### RECORDS SHOWN:

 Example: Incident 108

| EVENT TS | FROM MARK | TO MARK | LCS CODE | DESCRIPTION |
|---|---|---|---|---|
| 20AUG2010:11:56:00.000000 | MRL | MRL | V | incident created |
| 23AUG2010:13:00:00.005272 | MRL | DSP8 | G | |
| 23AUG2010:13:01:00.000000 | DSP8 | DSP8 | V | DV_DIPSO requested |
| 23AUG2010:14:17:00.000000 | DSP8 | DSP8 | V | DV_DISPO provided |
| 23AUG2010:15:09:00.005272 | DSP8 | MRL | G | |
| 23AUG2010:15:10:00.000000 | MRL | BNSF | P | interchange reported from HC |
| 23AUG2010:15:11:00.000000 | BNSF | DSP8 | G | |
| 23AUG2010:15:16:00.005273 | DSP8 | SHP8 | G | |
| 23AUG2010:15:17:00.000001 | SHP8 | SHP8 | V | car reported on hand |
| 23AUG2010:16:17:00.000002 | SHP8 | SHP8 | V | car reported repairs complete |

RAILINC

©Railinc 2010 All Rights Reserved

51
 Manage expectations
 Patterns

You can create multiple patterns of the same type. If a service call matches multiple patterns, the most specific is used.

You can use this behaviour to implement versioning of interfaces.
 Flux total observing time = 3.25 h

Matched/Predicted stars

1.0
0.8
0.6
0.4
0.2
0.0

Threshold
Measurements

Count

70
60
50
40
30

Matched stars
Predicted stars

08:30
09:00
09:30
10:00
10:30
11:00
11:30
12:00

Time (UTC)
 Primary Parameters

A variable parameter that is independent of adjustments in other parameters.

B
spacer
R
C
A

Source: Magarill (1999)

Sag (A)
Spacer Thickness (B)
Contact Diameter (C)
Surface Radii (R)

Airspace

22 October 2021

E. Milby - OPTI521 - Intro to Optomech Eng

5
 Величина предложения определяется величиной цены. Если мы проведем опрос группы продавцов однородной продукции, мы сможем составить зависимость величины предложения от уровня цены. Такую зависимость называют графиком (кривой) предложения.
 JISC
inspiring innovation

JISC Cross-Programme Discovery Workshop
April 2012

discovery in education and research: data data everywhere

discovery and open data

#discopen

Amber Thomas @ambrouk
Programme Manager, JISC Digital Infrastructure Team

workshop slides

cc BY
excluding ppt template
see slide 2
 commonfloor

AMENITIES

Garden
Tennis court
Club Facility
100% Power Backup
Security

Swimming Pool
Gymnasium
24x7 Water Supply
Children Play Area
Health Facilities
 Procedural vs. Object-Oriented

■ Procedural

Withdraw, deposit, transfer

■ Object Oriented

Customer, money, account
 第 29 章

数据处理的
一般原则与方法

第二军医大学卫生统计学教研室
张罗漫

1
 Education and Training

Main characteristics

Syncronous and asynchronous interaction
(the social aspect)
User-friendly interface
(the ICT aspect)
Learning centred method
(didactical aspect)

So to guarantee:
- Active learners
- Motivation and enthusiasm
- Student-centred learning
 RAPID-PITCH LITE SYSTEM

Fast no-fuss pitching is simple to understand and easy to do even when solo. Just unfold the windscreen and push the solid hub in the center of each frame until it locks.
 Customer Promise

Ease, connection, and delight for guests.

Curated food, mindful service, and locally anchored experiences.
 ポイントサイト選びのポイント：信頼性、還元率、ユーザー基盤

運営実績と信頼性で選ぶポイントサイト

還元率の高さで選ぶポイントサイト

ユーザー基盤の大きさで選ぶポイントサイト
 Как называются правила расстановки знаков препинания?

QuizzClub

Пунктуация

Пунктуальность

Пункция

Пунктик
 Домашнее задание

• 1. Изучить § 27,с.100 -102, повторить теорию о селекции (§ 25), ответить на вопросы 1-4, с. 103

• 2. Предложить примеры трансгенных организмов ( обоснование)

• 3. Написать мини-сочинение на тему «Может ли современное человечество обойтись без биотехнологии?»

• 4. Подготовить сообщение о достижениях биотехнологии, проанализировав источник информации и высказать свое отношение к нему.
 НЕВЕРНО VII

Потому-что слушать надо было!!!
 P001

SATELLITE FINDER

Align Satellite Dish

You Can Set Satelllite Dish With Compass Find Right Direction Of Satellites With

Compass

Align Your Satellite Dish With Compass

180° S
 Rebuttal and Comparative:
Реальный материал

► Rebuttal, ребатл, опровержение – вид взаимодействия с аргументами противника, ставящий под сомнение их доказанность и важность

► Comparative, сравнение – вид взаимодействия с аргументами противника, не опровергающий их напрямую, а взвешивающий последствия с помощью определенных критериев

### TASK TO CARRY OUT:
Copy each line of the data that includes the word "aspect".

### WRITTEN ANSWER:
(the social aspect)
(the ICT aspect)
(didactical aspect)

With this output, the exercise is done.